**Problem description**. Pick out every line in the entries below that contains the word "plant" and copy each one. Treat uppercase and lowercase as different.

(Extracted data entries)
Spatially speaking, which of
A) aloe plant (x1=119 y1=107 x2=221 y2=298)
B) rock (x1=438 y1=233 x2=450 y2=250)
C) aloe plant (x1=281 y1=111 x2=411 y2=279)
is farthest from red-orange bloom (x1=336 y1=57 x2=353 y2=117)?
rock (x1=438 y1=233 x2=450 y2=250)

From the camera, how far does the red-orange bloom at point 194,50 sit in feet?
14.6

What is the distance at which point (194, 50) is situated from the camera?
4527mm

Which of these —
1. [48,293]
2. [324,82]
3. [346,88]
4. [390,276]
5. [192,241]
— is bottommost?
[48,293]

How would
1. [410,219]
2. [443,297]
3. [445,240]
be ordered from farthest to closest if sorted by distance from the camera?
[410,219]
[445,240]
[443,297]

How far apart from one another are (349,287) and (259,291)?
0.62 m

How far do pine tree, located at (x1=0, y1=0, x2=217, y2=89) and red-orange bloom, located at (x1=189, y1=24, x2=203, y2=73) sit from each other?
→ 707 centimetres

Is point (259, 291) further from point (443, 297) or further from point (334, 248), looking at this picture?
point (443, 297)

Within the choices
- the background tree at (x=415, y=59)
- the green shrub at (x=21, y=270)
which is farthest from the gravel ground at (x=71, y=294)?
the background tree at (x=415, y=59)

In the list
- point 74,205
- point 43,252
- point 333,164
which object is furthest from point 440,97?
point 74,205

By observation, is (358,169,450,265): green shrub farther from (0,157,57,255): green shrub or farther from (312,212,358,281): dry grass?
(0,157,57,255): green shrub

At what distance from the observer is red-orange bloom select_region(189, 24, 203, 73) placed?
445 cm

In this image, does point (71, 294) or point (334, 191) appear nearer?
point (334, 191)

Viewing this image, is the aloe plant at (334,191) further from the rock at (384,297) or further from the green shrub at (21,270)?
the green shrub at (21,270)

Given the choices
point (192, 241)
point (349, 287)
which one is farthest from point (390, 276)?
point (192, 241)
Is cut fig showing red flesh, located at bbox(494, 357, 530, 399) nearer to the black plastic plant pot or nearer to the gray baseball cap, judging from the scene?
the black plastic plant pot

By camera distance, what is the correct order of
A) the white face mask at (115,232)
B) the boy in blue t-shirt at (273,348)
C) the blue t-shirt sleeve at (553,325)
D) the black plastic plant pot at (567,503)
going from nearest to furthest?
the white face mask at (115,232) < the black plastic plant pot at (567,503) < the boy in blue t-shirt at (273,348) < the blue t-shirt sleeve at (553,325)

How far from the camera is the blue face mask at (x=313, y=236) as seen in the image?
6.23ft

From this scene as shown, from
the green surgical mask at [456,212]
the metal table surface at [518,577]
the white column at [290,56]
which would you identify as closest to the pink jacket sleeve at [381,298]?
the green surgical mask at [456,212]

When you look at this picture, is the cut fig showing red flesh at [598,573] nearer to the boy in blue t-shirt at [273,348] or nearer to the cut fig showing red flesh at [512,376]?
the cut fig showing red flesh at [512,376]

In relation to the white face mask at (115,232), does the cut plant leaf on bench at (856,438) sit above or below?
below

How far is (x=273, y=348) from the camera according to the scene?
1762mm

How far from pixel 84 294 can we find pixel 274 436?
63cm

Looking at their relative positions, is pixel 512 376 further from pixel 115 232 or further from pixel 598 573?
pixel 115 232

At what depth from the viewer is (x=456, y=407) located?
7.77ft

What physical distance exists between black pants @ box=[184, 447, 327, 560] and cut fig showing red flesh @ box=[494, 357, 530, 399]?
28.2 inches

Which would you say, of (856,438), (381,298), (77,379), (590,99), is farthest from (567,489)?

**Right answer**.
A) aloe plant (x1=119 y1=107 x2=221 y2=298)
C) aloe plant (x1=281 y1=111 x2=411 y2=279)
Viewing this image, is the aloe plant at (334,191) further from the rock at (384,297) or further from the green shrub at (21,270)?
Is cut fig showing red flesh, located at bbox(494, 357, 530, 399) nearer to the black plastic plant pot or nearer to the gray baseball cap, judging from the scene?
the black plastic plant pot
D) the black plastic plant pot at (567,503)
the white face mask at (115,232) < the black plastic plant pot at (567,503) < the boy in blue t-shirt at (273,348) < the blue t-shirt sleeve at (553,325)
In relation to the white face mask at (115,232), does the cut plant leaf on bench at (856,438) sit above or below?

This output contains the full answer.